Michael Iacianci works in the same building that houses the main Akron office of the Social Security Administration — the Federal Building, that hulking, five-story structure on the northern end of South Main Street.
One recent day, rather than take the regular passenger elevator to get to his office, Iacianci decided to hop on the cargo elevator.
He rode along with “a gentleman who was delivering two 60-inch Sharp, flat-screen, 3D TVs to the Social Security offices on the floor above mine.
“I spent the better part of my day trying to figure out why the Social Security office needs a TV, let alone two 60-inch, 3D TVs, and I could not come up with an answer that was justifiable.
“If this is how my tax dollars are being spent, then I would rather the TVs be delivered to my house and the houses of my neighbors and friends.
“I’m sure the local community could put the money spent on these TVs to better use than a bunch of government employees watching Avatar while my Social Security benefits disappear before I’m able to collect them.”
Heck, Michael, everyone needs a little entertainment in the workplace, right?
Iaciani’s observation certainly cried out for an explanation. So I contacted Robert Fenn, the fellow who writes a Social Security advice column every Monday for my favorite newspaper and, in his spare time, serves as the SSA’s local honcho for public affairs.
Fenn passed me along to a regional spokeswoman in Chicago, Carmen Moreno. She investigated the situation and told me things were not quite as bad as they looked.
First, some background.
The downtown Social Security office is not only a portal for the general public to conduct routine business — picking up a new Social Security card or applying for Medicare, for instance — but also houses the SSA’s Office of Disability Adjudication and Review.
“We fondly call them our ODAR offices, because we love our acronyms,” Moreno cracks.
ODAR is where folks wind up after they have been declared two-time losers: Their application for disability payments has been medically denied, as has their request for a “reconsideration.”
The next step, if they want to pursue it, is a hearing in front of an administrative law judge.
Most of the time, a local judge presides. But when the caseload grows too heavy, appeals sometimes are heard by faraway judges via teleconferences.
“What [Iacianci] actually saw was equipment being delivered to the Office of Disability and Adjudication Review,” Moreno says. “It was three boxes, one full of connector pieces and the other two screens we use for video conferencing. …
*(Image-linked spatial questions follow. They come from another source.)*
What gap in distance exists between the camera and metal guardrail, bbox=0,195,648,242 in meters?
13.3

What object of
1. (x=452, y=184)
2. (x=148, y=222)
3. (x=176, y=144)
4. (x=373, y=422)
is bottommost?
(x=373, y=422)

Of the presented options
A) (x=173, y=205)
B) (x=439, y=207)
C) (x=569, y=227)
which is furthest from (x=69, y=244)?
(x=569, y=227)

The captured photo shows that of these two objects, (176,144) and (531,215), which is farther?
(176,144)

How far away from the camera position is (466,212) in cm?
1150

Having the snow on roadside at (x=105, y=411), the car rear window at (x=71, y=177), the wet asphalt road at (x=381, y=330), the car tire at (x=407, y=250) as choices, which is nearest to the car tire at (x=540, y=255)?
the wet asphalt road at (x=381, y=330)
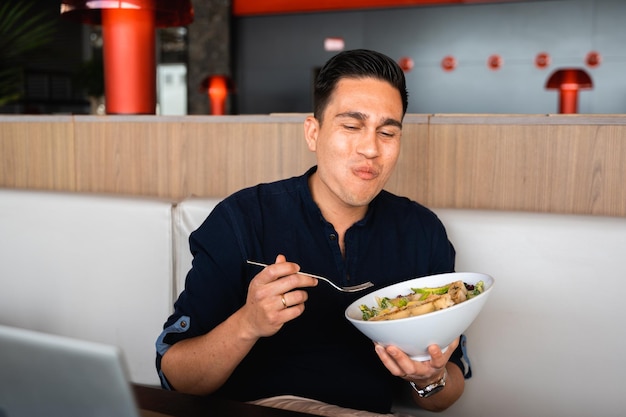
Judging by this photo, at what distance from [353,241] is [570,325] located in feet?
1.83

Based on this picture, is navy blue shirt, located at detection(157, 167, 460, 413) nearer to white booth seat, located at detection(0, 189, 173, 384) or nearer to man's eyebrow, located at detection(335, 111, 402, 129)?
man's eyebrow, located at detection(335, 111, 402, 129)

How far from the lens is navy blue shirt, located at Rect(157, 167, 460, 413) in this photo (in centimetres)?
128

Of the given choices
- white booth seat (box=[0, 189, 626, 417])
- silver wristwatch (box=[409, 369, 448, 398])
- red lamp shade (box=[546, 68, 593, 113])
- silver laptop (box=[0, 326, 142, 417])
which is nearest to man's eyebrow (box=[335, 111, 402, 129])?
white booth seat (box=[0, 189, 626, 417])

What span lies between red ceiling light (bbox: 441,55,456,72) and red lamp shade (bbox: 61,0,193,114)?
13.1 ft

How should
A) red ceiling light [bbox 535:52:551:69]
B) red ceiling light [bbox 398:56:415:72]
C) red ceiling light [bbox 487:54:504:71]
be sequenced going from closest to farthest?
red ceiling light [bbox 535:52:551:69]
red ceiling light [bbox 487:54:504:71]
red ceiling light [bbox 398:56:415:72]

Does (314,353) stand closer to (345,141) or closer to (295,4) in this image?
(345,141)

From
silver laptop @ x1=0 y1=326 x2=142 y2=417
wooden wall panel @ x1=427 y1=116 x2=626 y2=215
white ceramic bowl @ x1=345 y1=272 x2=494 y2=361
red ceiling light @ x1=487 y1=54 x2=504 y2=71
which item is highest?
red ceiling light @ x1=487 y1=54 x2=504 y2=71

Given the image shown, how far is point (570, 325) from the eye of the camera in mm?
1485

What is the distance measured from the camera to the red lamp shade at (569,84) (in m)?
4.34

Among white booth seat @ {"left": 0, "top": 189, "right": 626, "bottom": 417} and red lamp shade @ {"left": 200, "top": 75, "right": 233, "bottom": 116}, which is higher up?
red lamp shade @ {"left": 200, "top": 75, "right": 233, "bottom": 116}

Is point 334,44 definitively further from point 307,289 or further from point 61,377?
point 61,377

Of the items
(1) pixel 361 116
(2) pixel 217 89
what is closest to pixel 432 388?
(1) pixel 361 116

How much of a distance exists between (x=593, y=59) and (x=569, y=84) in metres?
1.43

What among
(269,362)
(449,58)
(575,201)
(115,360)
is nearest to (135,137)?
(269,362)
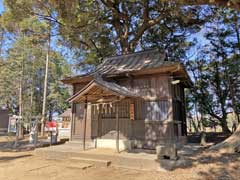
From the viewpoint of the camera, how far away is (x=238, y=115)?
1537 centimetres

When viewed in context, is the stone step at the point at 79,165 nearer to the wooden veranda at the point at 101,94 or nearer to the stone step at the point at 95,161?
the stone step at the point at 95,161

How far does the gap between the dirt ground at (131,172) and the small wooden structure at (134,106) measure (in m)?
2.19

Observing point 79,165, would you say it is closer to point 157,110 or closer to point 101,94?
point 101,94

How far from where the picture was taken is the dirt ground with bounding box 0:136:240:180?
559 centimetres

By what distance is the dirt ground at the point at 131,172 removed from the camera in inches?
220

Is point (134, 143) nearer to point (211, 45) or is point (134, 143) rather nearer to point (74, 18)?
point (74, 18)

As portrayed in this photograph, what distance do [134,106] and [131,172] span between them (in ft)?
12.6

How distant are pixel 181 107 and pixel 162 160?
5693mm

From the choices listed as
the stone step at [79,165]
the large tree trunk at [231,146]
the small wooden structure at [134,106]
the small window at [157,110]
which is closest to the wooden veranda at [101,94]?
the small wooden structure at [134,106]

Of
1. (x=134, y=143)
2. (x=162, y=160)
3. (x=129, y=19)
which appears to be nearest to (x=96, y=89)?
(x=134, y=143)

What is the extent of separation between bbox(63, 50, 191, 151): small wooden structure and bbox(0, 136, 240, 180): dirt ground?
7.18 feet

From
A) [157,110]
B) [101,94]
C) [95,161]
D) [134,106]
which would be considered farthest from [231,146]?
[101,94]

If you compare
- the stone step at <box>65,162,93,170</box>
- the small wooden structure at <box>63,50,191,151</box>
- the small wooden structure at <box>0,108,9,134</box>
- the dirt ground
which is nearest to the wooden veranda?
the small wooden structure at <box>63,50,191,151</box>

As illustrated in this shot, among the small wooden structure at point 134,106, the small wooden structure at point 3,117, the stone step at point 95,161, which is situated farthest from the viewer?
the small wooden structure at point 3,117
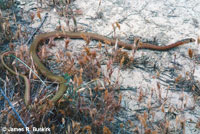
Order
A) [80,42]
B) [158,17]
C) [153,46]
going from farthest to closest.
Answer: [158,17] → [80,42] → [153,46]

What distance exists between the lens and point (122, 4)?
14.8 feet

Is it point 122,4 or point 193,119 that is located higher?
point 122,4

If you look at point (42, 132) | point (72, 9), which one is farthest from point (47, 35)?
point (42, 132)

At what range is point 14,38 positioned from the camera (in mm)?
3684

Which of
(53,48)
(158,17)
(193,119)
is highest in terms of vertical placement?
(158,17)

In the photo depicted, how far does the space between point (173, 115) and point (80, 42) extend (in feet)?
6.46

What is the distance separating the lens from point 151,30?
3941 millimetres

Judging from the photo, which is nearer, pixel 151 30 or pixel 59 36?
pixel 59 36

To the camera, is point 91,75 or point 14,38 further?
point 14,38

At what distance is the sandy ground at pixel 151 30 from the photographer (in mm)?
2822

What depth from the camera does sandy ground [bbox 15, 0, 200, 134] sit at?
9.26 ft

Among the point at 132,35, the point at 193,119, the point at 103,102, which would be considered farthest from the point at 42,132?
the point at 132,35

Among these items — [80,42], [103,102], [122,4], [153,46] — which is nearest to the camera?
[103,102]

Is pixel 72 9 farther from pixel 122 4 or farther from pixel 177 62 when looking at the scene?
pixel 177 62
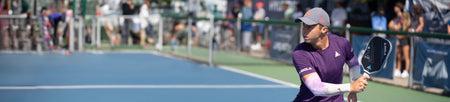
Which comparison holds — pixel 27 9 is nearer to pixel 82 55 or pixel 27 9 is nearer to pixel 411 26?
pixel 82 55

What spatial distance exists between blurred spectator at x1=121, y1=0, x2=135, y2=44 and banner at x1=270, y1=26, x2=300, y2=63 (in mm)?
5760

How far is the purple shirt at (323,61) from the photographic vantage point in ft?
20.4

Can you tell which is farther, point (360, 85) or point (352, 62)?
point (352, 62)

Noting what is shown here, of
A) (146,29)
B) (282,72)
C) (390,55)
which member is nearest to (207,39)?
(146,29)

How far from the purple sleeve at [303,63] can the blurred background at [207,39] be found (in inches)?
225

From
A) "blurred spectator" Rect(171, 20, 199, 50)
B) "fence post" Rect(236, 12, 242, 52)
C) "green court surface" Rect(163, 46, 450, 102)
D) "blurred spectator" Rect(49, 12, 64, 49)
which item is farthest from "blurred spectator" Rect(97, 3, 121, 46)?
"fence post" Rect(236, 12, 242, 52)

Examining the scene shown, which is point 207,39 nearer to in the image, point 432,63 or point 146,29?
point 146,29

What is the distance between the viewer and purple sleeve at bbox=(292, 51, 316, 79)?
6.15 meters

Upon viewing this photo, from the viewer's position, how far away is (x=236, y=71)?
57.2 feet

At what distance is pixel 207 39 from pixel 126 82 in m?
7.75

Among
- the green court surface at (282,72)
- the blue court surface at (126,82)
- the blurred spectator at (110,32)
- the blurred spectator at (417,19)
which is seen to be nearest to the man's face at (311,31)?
the blue court surface at (126,82)

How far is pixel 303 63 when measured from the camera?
20.3 feet

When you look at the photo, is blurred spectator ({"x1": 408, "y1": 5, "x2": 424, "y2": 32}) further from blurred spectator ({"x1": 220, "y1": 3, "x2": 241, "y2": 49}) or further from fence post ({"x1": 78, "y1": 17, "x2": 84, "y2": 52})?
fence post ({"x1": 78, "y1": 17, "x2": 84, "y2": 52})

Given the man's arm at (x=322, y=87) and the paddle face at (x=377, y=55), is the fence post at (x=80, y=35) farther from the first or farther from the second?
the paddle face at (x=377, y=55)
“Claimants provide testimony to a judge anywhere in the U.S., and it is [virtually] face to face.”
OK, but do you really need 60-inch, 3D TVs? What’s wrong with, say, 50-inch, two-dimensional TVs?
Moreno quickly agrees. She says these kinds of contracts are bid nationally, and in this situation the supplier was obligated to provide at least a 58-inch, flat-screen unit.
Yes, a 58-inch screen is a whopper by household standards, but “we’re dealing with people who are disabled, and people need to see the judge and hear clearly,” she says.
“The manufacturer holding the contract no longer makes a 58, but does make a 60. All they had available were the 3Ds, so they had to substitute [the fancier model].
“Whatever they substitute is not at additional cost to us.”
Well, that’s good to hear.
Moreno certainly understands why the delivery raised eyebrows.
“If I were in his shoes,” she says, referring to the Beacon Journal reader who thought he might be blowing the whistle on blatant government waste, “there would be an absolute concern.”
So how much are we taxpayers paying for these TVs?
Each screen comes in a “unit,” which includes the TV, a video camera, a central processing unit, fax equipment, cables, brackets, shipping and installation.
Price per unit: $27,000.
Akron total: $54,000.
And you thought 3D TVs were expensive?
However, as Moreno points out, the government is saving a ton of money in travel and office-space rental, expenses that routinely were incurred when judges were traveling from site to site.
If it makes you feel any better, the folks at Akron’s Social Security office aren’t breaking out the popcorn.
“By the time we mount the units and program them, we cannot watch Avatar,” Moreno says.
Maybe they need to find a kid to engineer a work-around.